If $m=xy$ with coprime $x,y>2$, then $2| \varphi(x), \varphi(y)$, giving: \[a^\frac{\varphi(m)}{2}= a^{\varphi(x) \cdot \frac{\varphi(y)}{2}}\equiv 1^\frac{\varphi(y)}{2}=1 \mod x\] and \[a^\frac{\varphi(m)}{2}= a^{\varphi(y) \cdot \frac{\varphi(x)}{2}}\equiv 1^\frac{\varphi(x)}{2}=1 \mod y.\] After handling the easy case $m=2^{k}\geq 8$, this now gives our result because for all other $m$, there are primitive roots.

ZetaX wrote: After handling the easy case $ m = 2^{k}\geq 8$, this now gives our result because for all other $ m$, there are primitive roots. Is this something you can prove here or just a fact that you know?
━━━━━━━━
* EXERCISE TASKS:
a – Reproduce the passage of the primitive roots thread word for word, starting at "If $m=xy$ with" and ending at "that you know?".
b – Return every line of the records below that contains the string "ties", treating uppercase and lowercase as different.

[Rows from a dataset]
━━━━━━━━
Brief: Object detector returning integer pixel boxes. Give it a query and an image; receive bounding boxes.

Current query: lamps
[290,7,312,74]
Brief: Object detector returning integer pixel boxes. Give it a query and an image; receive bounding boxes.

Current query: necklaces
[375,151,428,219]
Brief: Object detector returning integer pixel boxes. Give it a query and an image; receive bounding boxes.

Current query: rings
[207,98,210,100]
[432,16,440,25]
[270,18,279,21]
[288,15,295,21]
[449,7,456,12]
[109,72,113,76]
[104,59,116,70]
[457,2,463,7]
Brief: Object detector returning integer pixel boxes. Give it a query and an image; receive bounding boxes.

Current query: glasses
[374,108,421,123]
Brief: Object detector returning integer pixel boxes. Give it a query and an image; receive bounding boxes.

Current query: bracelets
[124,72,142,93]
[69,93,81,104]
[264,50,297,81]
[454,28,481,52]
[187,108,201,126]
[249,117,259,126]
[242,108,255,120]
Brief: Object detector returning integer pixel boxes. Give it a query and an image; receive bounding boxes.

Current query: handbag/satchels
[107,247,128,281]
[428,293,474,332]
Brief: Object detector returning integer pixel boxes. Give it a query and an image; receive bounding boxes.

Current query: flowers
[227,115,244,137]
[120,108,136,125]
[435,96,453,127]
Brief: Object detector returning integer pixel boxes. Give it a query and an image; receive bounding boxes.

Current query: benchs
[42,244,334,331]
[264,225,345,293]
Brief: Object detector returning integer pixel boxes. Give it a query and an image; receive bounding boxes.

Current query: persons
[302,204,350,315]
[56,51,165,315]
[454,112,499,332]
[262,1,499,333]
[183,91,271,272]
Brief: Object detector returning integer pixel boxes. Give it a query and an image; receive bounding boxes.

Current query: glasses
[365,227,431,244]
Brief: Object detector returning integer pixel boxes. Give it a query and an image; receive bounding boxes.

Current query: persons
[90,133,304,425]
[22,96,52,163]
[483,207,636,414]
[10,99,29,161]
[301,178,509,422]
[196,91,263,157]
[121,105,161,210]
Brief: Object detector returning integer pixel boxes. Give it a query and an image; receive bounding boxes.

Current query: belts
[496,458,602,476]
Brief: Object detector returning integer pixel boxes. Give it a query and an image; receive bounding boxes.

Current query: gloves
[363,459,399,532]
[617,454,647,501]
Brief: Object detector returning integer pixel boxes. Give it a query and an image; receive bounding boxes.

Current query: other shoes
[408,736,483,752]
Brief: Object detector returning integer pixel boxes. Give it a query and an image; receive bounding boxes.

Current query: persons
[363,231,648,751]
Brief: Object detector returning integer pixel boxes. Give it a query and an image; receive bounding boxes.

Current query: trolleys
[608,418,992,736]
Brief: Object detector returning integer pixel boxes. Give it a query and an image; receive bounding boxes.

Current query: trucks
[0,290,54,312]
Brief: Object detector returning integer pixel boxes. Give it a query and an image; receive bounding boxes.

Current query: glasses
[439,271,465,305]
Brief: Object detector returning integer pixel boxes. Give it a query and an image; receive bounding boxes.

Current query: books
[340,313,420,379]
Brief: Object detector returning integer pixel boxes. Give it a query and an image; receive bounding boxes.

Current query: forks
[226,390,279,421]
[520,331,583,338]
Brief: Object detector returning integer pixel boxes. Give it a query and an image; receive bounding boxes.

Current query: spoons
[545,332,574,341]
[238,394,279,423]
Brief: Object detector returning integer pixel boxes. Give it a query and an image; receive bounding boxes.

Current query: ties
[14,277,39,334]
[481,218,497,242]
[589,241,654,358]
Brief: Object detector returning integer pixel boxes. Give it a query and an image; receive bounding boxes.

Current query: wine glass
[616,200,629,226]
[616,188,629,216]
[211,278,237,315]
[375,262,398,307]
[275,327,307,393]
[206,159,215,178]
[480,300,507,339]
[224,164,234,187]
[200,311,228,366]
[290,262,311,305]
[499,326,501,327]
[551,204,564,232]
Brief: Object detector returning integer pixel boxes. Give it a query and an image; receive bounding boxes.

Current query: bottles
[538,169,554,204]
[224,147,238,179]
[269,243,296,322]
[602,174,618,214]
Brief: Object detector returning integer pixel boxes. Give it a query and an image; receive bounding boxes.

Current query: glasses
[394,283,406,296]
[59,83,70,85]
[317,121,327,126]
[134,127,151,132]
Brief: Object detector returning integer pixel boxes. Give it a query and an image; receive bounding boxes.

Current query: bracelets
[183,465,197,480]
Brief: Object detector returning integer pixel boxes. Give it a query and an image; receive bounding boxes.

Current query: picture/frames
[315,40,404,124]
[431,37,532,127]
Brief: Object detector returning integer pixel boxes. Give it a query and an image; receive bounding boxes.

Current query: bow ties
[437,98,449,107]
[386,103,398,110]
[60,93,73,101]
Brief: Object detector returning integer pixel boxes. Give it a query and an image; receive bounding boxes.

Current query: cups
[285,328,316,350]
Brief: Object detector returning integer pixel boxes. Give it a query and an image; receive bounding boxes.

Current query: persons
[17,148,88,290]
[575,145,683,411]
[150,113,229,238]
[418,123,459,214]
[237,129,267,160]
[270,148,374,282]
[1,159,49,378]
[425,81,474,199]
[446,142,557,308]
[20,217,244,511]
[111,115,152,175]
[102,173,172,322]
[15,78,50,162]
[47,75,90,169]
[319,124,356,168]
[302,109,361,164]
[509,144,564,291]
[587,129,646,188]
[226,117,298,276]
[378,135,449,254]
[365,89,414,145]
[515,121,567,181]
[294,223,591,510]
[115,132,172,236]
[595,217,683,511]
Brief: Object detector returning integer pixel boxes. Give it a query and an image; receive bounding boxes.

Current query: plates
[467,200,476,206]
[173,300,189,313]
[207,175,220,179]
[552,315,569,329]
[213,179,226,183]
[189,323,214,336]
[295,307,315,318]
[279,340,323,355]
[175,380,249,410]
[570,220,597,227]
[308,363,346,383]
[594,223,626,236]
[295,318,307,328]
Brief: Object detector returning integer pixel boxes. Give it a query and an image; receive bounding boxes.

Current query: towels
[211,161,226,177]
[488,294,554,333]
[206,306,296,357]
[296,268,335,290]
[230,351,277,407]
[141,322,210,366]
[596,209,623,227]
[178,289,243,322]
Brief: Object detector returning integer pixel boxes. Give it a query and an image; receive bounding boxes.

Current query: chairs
━━━━━━━━
* SET OF ANSWERS:
a –
If $m=xy$ with coprime $x,y>2$, then $2| \varphi(x), \varphi(y)$, giving: \[a^\frac{\varphi(m)}{2}= a^{\varphi(x) \cdot \frac{\varphi(y)}{2}}\equiv 1^\frac{\varphi(y)}{2}=1 \mod x\] and \[a^\frac{\varphi(m)}{2}= a^{\varphi(y) \cdot \frac{\varphi(x)}{2}}\equiv 1^\frac{\varphi(x)}{2}=1 \mod y.\] After handling the easy case $m=2^{k}\geq 8$, this now gives our result because for all other $m$, there are primitive roots.

ZetaX wrote: After handling the easy case $ m = 2^{k}\geq 8$, this now gives our result because for all other $ m$, there are primitive roots. Is this something you can prove here or just a fact that you know?

b –
Current query: ties
Current query: bow ties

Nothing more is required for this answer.